## [WORK TO COMPLETE]
In the dissertation record below, condense the paragraph beginning "The purpose of this dissertation was" into a bulleted list that keeps its main facts.

## [DOCUMENT EXTRACT]
--- START ---
Document Type

Dissertation

Degree

Doctor of Philosophy

Major

Psychology

Date of Defense

9-29-2009

Graduate Advisor

Michael G. Griffin, Ph.D.

Committee

Matthew Kliethermes, Ph.D.

Ann Steffen, Ph.D.

Sharon Johnson, Ph.D.

Abstract

The purpose of this dissertation was to study a host of PTSD assessment-related problems in children with a trauma history (N = 110) who were seeking treatment at a community mental health clinic. Exploratory factor analyses using the trauma-related and non-trauma-related subscales on the Child Behavior Checklist (CBCL; Achenbach 1991), UCLA PTSD Index (Pynoos 1998), and the Trauma Symptom Checklist for Children (TSCC; Briere 1996) were conducted. Results indicated that in children aged 7 to 11, but not in older children aged 12 to 17, the UCLA PTSD Index and the TSCC trauma-related scales formed a trauma factor. The CBCL “trauma” scale did not load onto this trauma factor. Although there were no racial differences on the TSCC “PTS” scale, African-American children were more likely than Caucasian children to have clinical elevations on the UCLA PTSD Index “PTSD overall severity score”; Caucasian children were more likely than African-American children to have clinical elevations on the CBCL “trauma” scale. These differences were partially accounted for by an estimate of household income, however, there continued to be a trend indicating that there were racial differences on clinically significant elevations on these scales. Also, the TSCC "PTS" scale performed significantly above chance and had moderate specificity and high sensitivity when compared with the UCLA PTSD Index "PTSD full diagnosis likely" question. The CBCL "trauma" scale performed significantly above chance and demonstrated moderate specificity and moderate sensitivity when contrasted with the UCLA PTSD Index "PTSD full diagnosis likely" question. However, the TSCC “PTS” scale performed better when compared to the UCLA PTSD Index “PTSD full diagnosis likely” question than the CBCL “trauma” scale did when compared to the UCLA PTSD Index “PTSD full diagnosis likely” question. Lastly, secondary analyses indicated that children in this sample were unlikely to meet DSM-IV criteria for avoidance cluster symptoms. However, African-American children were more likely than Caucasian to have a clinically significant number of avoidance symptoms. These findings indicate that many of the trauma focused instruments appear to adequately, but not ideally, assess for children’s PTSD symptoms. Future directions and limitations of this study are discussed.
--- END ---
## [EXTRACTED RECORDS]
--- START ---
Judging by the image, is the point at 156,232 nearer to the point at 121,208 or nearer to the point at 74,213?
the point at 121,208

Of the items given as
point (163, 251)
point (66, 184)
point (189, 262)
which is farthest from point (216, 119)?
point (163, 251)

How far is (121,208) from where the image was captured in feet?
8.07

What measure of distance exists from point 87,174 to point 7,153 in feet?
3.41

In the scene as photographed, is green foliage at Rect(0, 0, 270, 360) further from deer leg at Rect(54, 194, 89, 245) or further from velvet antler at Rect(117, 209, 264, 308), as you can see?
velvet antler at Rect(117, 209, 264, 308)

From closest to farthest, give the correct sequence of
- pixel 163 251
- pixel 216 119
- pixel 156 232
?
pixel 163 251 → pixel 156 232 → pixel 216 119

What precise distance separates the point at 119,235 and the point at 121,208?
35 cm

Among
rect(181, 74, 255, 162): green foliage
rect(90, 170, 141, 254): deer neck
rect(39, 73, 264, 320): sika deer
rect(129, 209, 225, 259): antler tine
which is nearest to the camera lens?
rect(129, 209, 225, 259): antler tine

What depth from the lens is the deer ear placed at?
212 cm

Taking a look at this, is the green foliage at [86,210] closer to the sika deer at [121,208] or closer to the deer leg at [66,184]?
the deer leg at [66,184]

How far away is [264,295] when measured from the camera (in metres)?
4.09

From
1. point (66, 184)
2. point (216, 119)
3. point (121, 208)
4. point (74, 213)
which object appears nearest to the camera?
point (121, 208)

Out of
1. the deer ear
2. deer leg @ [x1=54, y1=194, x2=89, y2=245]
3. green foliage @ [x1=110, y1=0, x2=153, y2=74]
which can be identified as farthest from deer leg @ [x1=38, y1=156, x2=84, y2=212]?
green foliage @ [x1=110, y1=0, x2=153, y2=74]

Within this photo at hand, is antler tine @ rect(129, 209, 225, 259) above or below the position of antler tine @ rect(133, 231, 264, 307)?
--- END ---
## [EXPECTED ANSWER]
- Aim: to study PTSD assessment problems in 110 children with a trauma history who were seeking treatment at a community mental health clinic.
- Method: exploratory factor analyses of the trauma-related and non-trauma-related subscales of the CBCL, the UCLA PTSD Index and the TSCC.
- In children aged 7 to 11, but not in those aged 12 to 17, the UCLA PTSD Index and the TSCC trauma-related scales formed a trauma factor. The CBCL "trauma" scale did not load onto it.
- Race: there were no racial differences on the TSCC "PTS" scale. African-American children were more likely to show clinical elevations on the UCLA PTSD Index overall severity score. Caucasian children were more likely to show them on the CBCL "trauma" scale. Household income partly explained these differences, but a trend toward racial differences remained.
- Accuracy against the UCLA PTSD Index "PTSD full diagnosis likely" question: both the TSCC "PTS" scale and the CBCL "trauma" scale performed significantly above chance. The TSCC showed moderate specificity and high sensitivity, and the CBCL showed moderate specificity and moderate sensitivity. The TSCC performed better.
- Secondary analyses: the children were unlikely to meet DSM-IV avoidance cluster criteria. African-American children were more likely than Caucasian children to have a clinically significant number of avoidance symptoms.
- Conclusion: many trauma-focused instruments assess children's PTSD symptoms adequately but not ideally. Limitations and future directions are discussed.